# Assignment
Copy out the forum thread on finishing new paint in full, word for word.

# Finishing new paint



## Advanced Driver (Jun 24, 2006)

I hit one of my mirrors, and the edge shattered, so I decided to respray it. It looks great now, although it still needs the clear coat, which will go on next week.

What should I do to finish it off, would I need some decent polish, or is a gentle polish OK? The toughest polish I've got is some Megs Swirl remover, which I think is quite gentle, and I haven't got a machine polisher :buffer: . Will this polish be good enough, and if not, what would you recommend?

Also, how hard will the clear coat be? My car is a Fiat, which would have soft paint, but the spray (can) I've got is just a general one and not any particular brand. Or does the hardness depend on the temperature etc?

I was going to post some pictures, but my camera isn't very good, so they looked rubbish  . If all goes well I may decide to tackle my bumper and/or bonnet in the Summer  . I'm also planning to get a polisher, maybe the Megs one, but not until next year.


----------



## Wheelie_Clean (Jun 16, 2007)

One thing I would say when spraying lacquer from a can is to apply it very thinly, it will look matt and barely covered. Don't be tempted to spray until the surface goes glossy, it will be too thick and will run! 4 or 5 very light coats should suffice then leave to harden for a week and polish with whatever you have available.


----------



## Trune (Jun 19, 2007)

definatly take the advice.... very very thin layers! u can put more on but cant take it off.

Dust it, let it dry and dust it some more with the laquer!


----------



## Advanced Driver (Jun 24, 2006)

Wheelie_Clean said:


> 4 or 5 very light coats should suffice then leave to harden for a week and polish with whatever you have available.


That's interesting, most things say do 1 or 2 coats, or are cans different to spray guns? I'll try aiming for 4/5 coats. I'm a wondering whether it will be possible to see the clear coat because it's clear lol. I'm going to do a bit of 2000G wet and dry before the laquer too.


----------



## Wheelie_Clean (Jun 16, 2007)

# Data extracts

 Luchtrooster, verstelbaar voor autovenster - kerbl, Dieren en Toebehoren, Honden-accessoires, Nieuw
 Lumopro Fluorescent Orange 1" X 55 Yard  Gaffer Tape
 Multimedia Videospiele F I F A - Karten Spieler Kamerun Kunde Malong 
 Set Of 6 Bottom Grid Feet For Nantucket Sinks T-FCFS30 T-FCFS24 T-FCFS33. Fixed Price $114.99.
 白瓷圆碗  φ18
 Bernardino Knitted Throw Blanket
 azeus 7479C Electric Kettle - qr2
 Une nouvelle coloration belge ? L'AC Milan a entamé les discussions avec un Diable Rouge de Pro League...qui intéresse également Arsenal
* * *
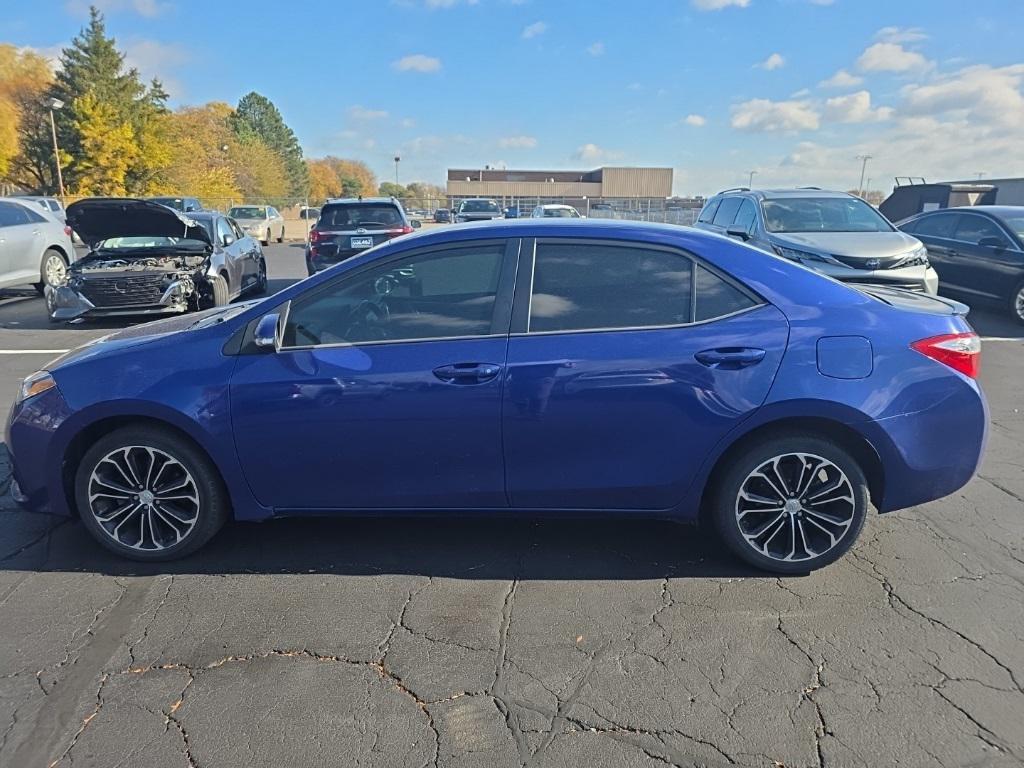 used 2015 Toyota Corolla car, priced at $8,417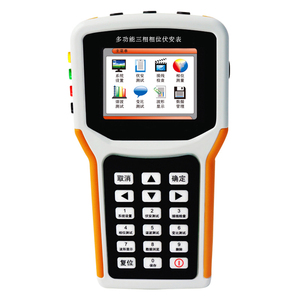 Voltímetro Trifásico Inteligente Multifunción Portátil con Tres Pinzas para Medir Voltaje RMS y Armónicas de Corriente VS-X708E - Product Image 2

# Exercise result
# Finishing new paint



## Advanced Driver (Jun 24, 2006)

I hit one of my mirrors, and the edge shattered, so I decided to respray it. It looks great now, although it still needs the clear coat, which will go on next week.

What should I do to finish it off, would I need some decent polish, or is a gentle polish OK? The toughest polish I've got is some Megs Swirl remover, which I think is quite gentle, and I haven't got a machine polisher :buffer: . Will this polish be good enough, and if not, what would you recommend?

Also, how hard will the clear coat be? My car is a Fiat, which would have soft paint, but the spray (can) I've got is just a general one and not any particular brand. Or does the hardness depend on the temperature etc?

I was going to post some pictures, but my camera isn't very good, so they looked rubbish  . If all goes well I may decide to tackle my bumper and/or bonnet in the Summer  . I'm also planning to get a polisher, maybe the Megs one, but not until next year.


----------



## Wheelie_Clean (Jun 16, 2007)

One thing I would say when spraying lacquer from a can is to apply it very thinly, it will look matt and barely covered. Don't be tempted to spray until the surface goes glossy, it will be too thick and will run! 4 or 5 very light coats should suffice then leave to harden for a week and polish with whatever you have available.


----------



## Trune (Jun 19, 2007)

definatly take the advice.... very very thin layers! u can put more on but cant take it off.

Dust it, let it dry and dust it some more with the laquer!


----------



## Advanced Driver (Jun 24, 2006)

Wheelie_Clean said:


> 4 or 5 very light coats should suffice then leave to harden for a week and polish with whatever you have available.


That's interesting, most things say do 1 or 2 coats, or are cans different to spray guns? I'll try aiming for 4/5 coats. I'm a wondering whether it will be possible to see the clear coat because it's clear lol. I'm going to do a bit of 2000G wet and dry before the laquer too.


----------



## Wheelie_Clean (Jun 16, 2007)